Jakarta, infoDKJ.com | Pelanggaran aturan lalu lintas di fly over Pasar Pagi Asemka kembali terjadi dan kali ini bukan sekadar kendaraan berhenti sebentar. Dua mobil boks besar dan satu kontainer dilaporkan melakukan aktivitas bongkar muat pada Sabtu (27/12/2025) sekitar pukul 18.00 WIB, tepat di lokasi yang sudah jelas dipasang rambu dilarang berhenti.
Bagi warga sekitar, ini bukan “kejadian biasa” dan bukan pula “sekadar pelanggaran”. Mereka menyebut peristiwa ini sebagai pola: tempatnya sama, waktunya berulang, pelakunya diduga masih orang dari perusahaan yang sama, dan seolah tidak pernah ada efek jera.
“Yang melanggar itu lagi itu lagi, terus ke mana instansi terkait?” ujar seorang warga yang enggan disebutkan namanya.

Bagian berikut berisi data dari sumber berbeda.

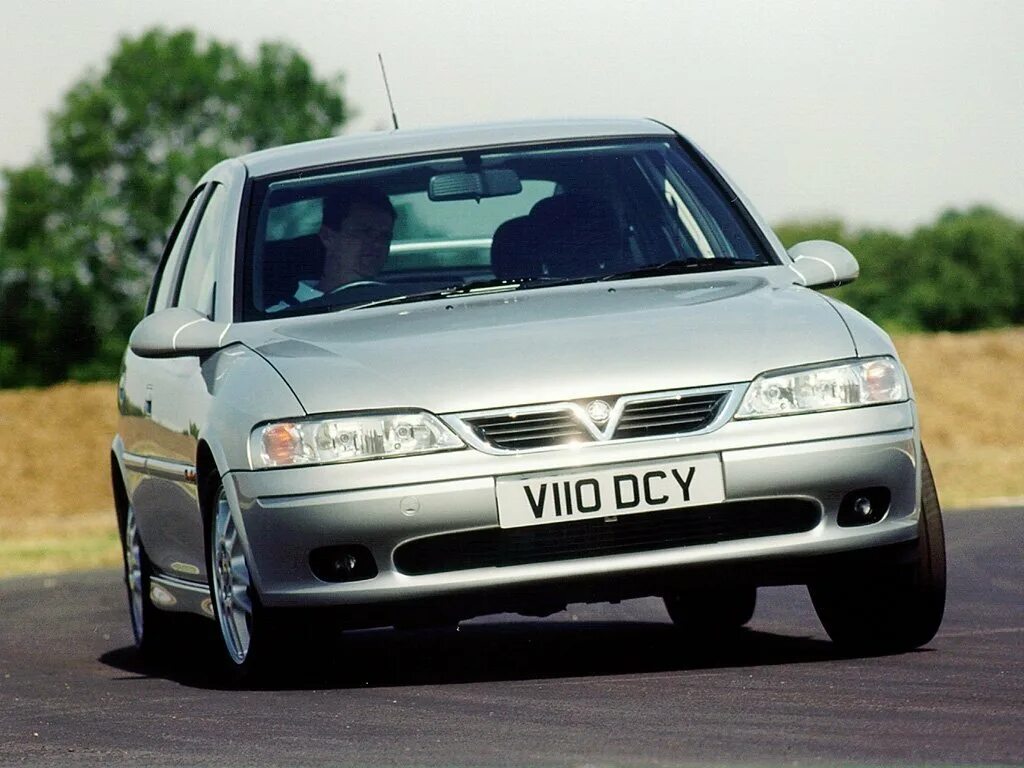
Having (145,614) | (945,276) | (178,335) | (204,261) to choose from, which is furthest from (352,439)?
(945,276)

Bukan Lagi Lalai, Ini Terlihat seperti Sengaja
Warga menilai tindakan perusahaan yang melakukan bongkar muat di fly over bukan cuma melanggar rambu, tapi bentuk ketidakpedulian terhadap keselamatan publik.
Pasalnya, fly over adalah area yang sempit dan padat, dengan jarak pandang terbatas. Ketika kontainer dan mobil boks berhenti dan bongkar muat:
- lajur menyempit
- arus kendaraan melambat
- risiko kecelakaan meningkat
- kemacetan bisa menjalar ke titik lain
Namun yang membuat warga semakin geram: lokasi pelanggaran disebut tidak jauh dari pos polisi, sehingga pelanggaran ini dinilai sulit untuk dianggap “tidak terlihat”.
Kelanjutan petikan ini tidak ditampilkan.